> TEXT EXCERPT:
==*==

Configure data pipelines

Learn how to configure ingest pipelines for data transformation

RDI implements change data capture (CDC) with pipelines. (See the architecture overview for an introduction to pipelines.)

Overview

An RDI pipeline captures change data records from the source database, and transforms them into Redis data structures. It writes each of these new structures to a Redis target database under its own key.

By default, RDI transforms the source data into hashes or JSON objects for the target with a standard data mapping and a standard format for the key. However, you can also provide your own custom transformation jobs for each source table, using your own data mapping and key pattern. You specify these jobs declaratively with YAML configuration files that require no coding.

The data tranformation involves two separate stages. First, the data ingested during CDC is automatically transformed to a JSON format. Then, this JSON data gets passed on to your custom transformation for further processing.

You can provide a job file for each source table you want to transform, but you can also add a default job for any tables that don't have their own. You must specify the full name of the source table in the job file (or the special name "*" in the default job) and you can also include filtering logic to skip data that matches a particular condition. As part of the transformation, you can specify whether you want to store the data in Redis as JSON objects, hashes, sets, streams, sorted sets, or strings.

The diagram below shows the flow of data through the pipeline:

Pipeline configuration

RDI uses a set of YAML files to configure each pipeline. The following diagram shows the folder structure of the configuration:

The main configuration for the pipeline is in the config.yaml file. This specifies the connection details for the source database (such as host, username, and password) and also the queries that RDI will use to extract the required data. You should place job configurations in the Jobs folder if you want to specify your own data transformations.

The sections below describe the two types of configuration file in more detail.

The config.yaml file

Here is an example of a config.yaml file. Note that the values of the form "${name}" refer to environment variables that you should set with the redis-di set-secret command. In particular, you should normally use environment variables as shown to set the source and target username and password rather than storing them in plain text in this file (see Set secrets for more information).

==*==

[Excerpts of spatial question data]
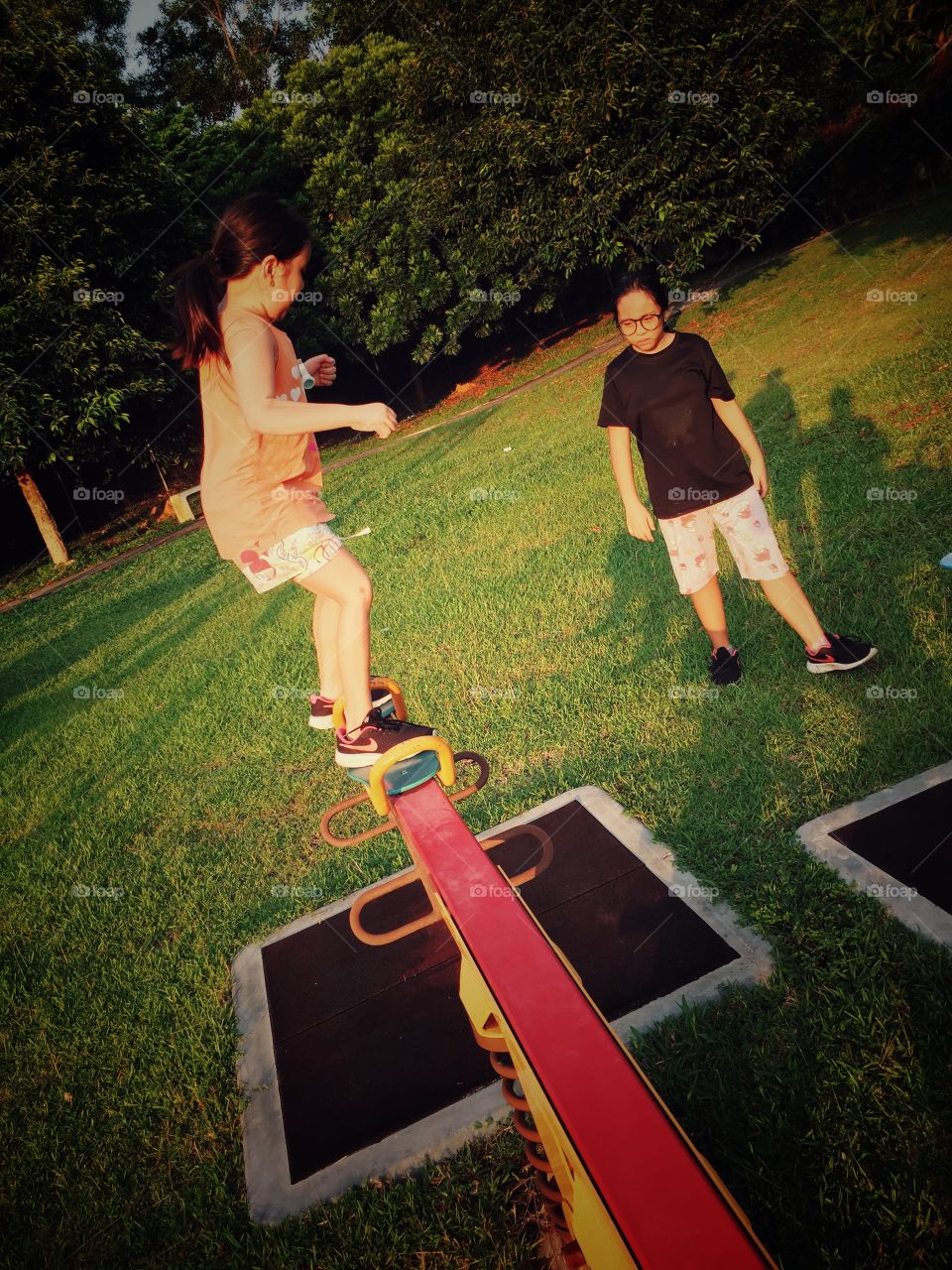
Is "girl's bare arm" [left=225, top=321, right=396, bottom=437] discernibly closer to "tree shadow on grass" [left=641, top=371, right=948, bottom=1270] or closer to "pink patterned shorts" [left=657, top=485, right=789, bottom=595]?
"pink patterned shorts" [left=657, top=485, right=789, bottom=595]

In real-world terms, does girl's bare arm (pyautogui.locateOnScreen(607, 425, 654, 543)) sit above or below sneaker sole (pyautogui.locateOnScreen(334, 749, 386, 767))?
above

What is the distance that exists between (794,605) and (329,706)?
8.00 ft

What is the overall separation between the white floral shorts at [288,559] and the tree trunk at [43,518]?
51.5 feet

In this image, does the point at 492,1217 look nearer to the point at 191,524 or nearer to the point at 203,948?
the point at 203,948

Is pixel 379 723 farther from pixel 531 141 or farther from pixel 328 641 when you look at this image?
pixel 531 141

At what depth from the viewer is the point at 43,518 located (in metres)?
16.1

==*==

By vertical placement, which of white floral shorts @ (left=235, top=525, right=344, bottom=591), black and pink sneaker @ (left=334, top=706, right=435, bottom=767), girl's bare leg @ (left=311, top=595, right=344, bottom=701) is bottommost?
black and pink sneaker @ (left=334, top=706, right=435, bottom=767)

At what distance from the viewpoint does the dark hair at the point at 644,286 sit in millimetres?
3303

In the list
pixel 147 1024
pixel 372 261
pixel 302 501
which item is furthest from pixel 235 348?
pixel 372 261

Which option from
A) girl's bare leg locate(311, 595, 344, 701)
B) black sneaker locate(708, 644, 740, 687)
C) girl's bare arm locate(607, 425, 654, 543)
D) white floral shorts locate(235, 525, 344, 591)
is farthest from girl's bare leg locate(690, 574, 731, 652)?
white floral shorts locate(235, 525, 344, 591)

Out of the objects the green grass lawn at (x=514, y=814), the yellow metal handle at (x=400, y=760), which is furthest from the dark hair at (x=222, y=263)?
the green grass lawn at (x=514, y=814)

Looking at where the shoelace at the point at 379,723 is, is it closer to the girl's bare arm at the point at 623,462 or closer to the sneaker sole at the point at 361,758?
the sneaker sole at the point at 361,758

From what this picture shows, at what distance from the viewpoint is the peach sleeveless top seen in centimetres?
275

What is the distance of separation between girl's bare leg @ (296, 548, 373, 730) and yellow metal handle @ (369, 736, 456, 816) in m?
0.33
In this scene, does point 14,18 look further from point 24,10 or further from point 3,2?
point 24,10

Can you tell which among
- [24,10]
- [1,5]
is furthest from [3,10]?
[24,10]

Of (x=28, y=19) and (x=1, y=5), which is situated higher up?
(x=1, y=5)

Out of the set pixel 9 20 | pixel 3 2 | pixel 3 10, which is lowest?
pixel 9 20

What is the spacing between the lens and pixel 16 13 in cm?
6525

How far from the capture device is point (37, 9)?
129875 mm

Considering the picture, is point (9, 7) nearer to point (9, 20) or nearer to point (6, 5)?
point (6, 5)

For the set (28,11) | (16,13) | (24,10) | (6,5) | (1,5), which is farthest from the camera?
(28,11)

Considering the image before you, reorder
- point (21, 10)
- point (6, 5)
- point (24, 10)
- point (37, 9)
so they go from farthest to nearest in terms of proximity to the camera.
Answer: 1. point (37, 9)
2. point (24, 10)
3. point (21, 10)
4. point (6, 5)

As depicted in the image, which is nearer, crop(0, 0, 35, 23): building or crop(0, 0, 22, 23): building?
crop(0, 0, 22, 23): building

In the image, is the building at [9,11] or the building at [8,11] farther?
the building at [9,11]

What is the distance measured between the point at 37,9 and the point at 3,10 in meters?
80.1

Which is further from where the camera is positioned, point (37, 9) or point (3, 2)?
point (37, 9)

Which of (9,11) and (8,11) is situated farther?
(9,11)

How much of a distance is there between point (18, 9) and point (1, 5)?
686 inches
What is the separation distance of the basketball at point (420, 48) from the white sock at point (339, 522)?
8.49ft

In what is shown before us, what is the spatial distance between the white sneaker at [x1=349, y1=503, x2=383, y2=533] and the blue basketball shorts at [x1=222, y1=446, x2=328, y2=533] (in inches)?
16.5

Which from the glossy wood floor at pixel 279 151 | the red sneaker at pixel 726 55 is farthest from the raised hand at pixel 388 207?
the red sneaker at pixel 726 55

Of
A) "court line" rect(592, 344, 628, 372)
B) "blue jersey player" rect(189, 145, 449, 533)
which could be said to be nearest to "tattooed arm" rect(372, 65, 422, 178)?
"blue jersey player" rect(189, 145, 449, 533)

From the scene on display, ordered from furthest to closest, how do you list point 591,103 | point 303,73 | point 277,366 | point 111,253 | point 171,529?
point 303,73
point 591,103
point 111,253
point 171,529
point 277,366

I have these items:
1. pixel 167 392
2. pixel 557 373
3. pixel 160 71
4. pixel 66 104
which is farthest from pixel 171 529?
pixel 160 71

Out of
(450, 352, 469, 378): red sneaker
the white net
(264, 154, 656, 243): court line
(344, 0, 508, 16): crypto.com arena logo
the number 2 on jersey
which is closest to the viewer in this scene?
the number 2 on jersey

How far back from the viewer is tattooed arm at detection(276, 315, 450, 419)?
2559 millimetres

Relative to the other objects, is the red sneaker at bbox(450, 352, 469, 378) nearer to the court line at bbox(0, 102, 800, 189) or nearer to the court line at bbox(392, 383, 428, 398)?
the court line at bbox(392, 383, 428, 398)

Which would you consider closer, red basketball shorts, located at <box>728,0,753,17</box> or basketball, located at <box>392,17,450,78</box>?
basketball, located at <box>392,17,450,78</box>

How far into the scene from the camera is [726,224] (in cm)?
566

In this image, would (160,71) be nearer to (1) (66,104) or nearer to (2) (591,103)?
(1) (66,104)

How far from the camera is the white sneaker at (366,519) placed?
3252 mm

==*==

> WHAT YOU WILL DO:
Continue the text on configuring RDI data pipelines from the end of its last sentence.

> RESPONSE:
sources:
  mysql:
    type: cdc
    logging:
      level: info
    connection:
      type: mysql
      host: <DB_HOST> # e.g. localhost
      port: 3306
      # User and password are injected from the secrets.
      user: ${SOURCE_DB_USERNAME}
      password: ${SOURCE_DB_PASSWORD}
    # Additional properties for the source collector:
    # List of databases to include (optional).
    # databases:
    #   - database1
    #   - database2

    # List of tables to be synced (optional).
    # tables:
    #   If only one database is specified in the databases property above,
    #   then tables can be defined without the database prefix.
    #   <DATABASE_NAME>.<TABLE_NAME>:
    #     List of columns to be synced (optional).
    #     columns:
    #       - <COLUMN_NAME>
    #       - <COLUMN_NAME>
    #     List of columns to be used as keys (optional).
    #     keys:
    #       - <COLUMN_NAME>

    # Example: Sync specific tables.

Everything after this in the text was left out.